Fresh herbs from the garden certainly rate as one of summer’s many delights, so why not continue this culinary pleasure by making an indoor herb garden this fall? Here are some simple steps to keep fresh flavors at your fingertips as cooler temps arrive:
1. Proper Picks for Your Herb Garden
Basil, oregano, chives, rosemary, thyme and parsley are popular herbs that do well indoors with the right conditions. Choose herbs that you like and use most frequently.
2. Create a Perfect Foundation or Container for Your Herb Garden
You can start your indoor herb garden from cuttings you’ve rooted from your current outdoor garden, plants you’ve purchased from your local nursery, or seeds. Unless you’re starting your plants from seeds, a 6” pot is a good size to use for your herbs, ensuring they have enough room for their roots to grow. Use a good quality, organic potting soil mix. Keeping your herbs in separate containers makes it easy adjust conditions for each plant’s needs (more or less light, water, plant food, etc.) and keeps aggressive growers, like mint, contained.

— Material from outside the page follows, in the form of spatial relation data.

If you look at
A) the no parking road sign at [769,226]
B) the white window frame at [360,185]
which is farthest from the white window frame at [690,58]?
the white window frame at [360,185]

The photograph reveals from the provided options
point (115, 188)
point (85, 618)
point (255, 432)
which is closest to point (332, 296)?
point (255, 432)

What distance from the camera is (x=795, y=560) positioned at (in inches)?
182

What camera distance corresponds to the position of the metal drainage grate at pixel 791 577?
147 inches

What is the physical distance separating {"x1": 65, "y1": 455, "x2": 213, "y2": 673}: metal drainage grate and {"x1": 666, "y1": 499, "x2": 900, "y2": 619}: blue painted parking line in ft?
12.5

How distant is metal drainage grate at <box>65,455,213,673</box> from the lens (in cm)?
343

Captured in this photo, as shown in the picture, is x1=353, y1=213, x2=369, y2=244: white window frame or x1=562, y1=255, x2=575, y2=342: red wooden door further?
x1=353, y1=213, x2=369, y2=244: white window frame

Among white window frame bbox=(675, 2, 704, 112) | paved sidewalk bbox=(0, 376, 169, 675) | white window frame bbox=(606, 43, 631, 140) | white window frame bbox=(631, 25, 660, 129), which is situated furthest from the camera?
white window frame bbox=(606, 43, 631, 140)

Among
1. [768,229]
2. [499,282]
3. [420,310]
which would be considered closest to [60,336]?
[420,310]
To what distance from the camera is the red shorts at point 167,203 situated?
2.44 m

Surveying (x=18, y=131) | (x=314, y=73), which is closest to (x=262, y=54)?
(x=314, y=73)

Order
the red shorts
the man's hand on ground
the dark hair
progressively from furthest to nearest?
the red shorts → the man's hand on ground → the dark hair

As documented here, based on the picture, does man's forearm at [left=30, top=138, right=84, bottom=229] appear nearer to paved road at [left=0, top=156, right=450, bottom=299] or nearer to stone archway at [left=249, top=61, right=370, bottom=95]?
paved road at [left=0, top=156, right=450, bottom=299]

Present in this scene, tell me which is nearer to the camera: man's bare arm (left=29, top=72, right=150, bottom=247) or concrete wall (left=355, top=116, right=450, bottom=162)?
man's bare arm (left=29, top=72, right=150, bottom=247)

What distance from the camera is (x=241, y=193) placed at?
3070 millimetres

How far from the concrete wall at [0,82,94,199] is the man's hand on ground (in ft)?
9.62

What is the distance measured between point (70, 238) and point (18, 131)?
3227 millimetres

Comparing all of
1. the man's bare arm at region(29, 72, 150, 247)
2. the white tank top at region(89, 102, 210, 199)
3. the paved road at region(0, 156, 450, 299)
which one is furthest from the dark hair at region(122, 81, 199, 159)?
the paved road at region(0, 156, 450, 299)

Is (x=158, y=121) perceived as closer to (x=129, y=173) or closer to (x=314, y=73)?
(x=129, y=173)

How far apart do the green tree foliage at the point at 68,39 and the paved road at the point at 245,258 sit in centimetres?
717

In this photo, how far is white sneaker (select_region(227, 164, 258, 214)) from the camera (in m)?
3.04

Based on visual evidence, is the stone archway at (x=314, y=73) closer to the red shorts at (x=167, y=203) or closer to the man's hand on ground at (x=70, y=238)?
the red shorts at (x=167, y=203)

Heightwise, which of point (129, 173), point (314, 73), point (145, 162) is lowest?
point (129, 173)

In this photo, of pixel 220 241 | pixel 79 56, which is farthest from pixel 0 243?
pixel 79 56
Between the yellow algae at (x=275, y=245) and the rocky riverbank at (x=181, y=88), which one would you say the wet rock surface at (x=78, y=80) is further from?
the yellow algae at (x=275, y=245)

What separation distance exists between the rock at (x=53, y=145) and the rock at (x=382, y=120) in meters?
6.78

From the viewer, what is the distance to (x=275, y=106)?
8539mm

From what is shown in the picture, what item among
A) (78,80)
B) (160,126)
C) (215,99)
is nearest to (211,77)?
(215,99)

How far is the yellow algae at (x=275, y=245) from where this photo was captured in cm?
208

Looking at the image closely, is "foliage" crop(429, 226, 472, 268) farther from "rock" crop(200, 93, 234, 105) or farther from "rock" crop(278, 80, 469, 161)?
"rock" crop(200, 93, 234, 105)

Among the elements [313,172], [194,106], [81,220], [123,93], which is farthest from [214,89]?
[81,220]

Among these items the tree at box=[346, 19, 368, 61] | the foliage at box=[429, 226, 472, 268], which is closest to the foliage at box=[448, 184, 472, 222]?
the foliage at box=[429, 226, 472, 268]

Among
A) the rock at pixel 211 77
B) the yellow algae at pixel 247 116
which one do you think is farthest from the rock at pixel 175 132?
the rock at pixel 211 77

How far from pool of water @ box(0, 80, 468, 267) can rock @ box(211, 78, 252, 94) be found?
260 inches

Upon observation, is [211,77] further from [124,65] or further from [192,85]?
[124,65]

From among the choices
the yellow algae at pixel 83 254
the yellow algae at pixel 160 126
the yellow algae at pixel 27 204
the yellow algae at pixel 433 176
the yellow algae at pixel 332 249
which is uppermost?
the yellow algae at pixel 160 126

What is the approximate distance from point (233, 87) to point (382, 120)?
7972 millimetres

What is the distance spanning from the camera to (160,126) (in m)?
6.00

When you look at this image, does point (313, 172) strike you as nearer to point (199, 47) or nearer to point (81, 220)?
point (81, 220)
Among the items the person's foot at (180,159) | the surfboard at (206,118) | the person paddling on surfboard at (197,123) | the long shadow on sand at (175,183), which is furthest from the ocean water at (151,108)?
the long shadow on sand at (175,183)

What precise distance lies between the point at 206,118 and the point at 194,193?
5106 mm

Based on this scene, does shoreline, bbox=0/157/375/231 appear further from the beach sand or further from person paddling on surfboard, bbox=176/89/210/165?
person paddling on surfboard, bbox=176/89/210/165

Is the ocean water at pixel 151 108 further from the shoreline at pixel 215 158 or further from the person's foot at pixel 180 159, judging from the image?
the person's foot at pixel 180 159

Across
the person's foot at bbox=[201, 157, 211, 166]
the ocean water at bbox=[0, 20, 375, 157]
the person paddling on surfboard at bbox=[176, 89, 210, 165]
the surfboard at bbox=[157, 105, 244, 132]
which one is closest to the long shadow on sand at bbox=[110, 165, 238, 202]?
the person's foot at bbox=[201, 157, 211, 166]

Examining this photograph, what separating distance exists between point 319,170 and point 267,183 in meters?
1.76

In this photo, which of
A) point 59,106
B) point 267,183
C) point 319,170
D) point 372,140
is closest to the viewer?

3. Get the Light Right to Make Your Herb Garden Grow
Herbs require a lot of light, and often the brightest indoor spot can’t compete with the sun on even a cloudy day. A southern-facing window is usually your best bet for light requirements. Make sure to keep the leaves of your plants from touching the glass on the window, since that could burn them. If you don’t have a windowsill, countertop or shelf that faces a south-facing window, consider purchasing a suction-cup shelf for window gardens. If you don’t have a natural source of bright light, consider grow-lights for your herbs.

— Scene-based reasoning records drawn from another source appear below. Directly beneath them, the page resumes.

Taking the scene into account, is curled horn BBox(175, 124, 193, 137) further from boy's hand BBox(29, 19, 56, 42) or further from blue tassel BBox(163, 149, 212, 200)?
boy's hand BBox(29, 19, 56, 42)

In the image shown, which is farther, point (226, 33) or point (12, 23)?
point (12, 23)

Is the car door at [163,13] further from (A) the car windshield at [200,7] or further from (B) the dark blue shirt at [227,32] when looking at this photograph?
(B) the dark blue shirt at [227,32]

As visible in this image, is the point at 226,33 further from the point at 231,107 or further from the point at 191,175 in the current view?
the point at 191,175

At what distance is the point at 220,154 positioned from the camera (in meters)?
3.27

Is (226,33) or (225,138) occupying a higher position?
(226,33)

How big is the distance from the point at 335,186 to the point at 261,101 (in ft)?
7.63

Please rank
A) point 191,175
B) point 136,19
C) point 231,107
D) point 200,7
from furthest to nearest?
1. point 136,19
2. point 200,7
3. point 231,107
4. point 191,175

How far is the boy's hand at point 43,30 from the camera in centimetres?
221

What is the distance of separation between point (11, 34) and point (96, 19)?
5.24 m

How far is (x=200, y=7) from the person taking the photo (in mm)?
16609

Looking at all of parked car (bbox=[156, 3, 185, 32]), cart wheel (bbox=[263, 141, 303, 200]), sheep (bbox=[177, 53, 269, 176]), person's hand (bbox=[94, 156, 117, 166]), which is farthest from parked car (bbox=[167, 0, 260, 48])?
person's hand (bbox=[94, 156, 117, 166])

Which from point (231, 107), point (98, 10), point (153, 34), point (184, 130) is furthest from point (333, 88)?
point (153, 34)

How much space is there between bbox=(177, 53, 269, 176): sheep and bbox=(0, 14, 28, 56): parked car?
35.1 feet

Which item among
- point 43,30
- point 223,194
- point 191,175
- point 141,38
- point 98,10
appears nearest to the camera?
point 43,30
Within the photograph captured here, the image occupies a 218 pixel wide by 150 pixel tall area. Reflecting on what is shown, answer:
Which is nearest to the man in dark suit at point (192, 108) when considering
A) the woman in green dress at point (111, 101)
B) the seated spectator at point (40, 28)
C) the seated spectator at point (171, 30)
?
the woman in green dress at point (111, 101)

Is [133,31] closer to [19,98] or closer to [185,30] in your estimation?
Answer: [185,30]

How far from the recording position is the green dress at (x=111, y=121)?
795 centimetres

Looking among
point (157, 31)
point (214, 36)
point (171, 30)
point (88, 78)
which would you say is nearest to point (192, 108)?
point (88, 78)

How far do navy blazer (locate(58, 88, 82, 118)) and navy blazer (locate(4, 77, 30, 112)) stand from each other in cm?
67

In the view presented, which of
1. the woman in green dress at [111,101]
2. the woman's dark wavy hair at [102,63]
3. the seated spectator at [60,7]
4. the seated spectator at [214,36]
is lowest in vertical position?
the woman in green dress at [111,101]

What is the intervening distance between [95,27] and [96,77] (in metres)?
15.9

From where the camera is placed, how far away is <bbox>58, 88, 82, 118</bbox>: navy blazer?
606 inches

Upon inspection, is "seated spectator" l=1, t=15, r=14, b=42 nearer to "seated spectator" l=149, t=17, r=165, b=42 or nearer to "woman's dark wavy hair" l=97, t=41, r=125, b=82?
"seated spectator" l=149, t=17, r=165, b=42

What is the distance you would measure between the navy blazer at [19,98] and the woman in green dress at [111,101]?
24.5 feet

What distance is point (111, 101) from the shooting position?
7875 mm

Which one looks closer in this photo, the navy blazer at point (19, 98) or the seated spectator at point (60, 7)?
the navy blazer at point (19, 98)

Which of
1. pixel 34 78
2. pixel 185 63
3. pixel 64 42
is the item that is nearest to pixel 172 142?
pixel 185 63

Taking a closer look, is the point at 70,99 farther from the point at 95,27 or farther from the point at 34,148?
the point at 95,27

4. Water Your Indoor Herb Garden Properly
While adequate water is essential for your herbs, too much water can kill your plants just as easily, by drowning the roots. Water your plants when the soil looks and feels dry and make sure to use pots with adequate drainage.

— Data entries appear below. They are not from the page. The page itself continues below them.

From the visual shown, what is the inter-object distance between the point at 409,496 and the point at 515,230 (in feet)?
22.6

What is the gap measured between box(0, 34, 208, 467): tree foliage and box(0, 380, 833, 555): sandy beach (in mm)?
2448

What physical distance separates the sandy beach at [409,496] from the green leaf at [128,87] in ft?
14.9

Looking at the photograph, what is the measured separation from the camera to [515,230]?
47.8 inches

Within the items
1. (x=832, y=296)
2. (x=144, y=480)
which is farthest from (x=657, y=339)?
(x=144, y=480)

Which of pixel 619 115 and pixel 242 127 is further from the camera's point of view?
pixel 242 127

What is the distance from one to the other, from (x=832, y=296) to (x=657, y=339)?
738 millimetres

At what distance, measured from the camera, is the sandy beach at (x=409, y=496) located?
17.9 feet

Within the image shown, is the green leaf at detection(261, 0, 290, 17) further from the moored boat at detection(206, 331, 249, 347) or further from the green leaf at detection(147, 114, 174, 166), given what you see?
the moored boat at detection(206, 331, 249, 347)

5. Feed, Water & Fertilize Your Herb Garden Properly
Opt for water-based fertilizer for your indoor herb garden, such as a granular or fish-emulsion fertilizers. The standard fertilizer ratio is too concentrated for indoor container plants, so dilute the fertilizer to about ¼ of its recommended amount . Outdoors, fertilizer can naturally filter out to the surrounding soil, while it has nowhere to go inside a container. A good practice is to water your plants thoroughly prior to applying the ¼ strength fertilizer solution. Watering the plants before applying fertilizer increases the plant’s absorption rate for the nutrients. Consider fertilizing with a diluted solution once a week or so, and once a month “flush” your plants by placing them in the sink, watering them completely, allow them to drain completely, then repeat the process one more time and place it back in their sunny location after they have drained thoroughly.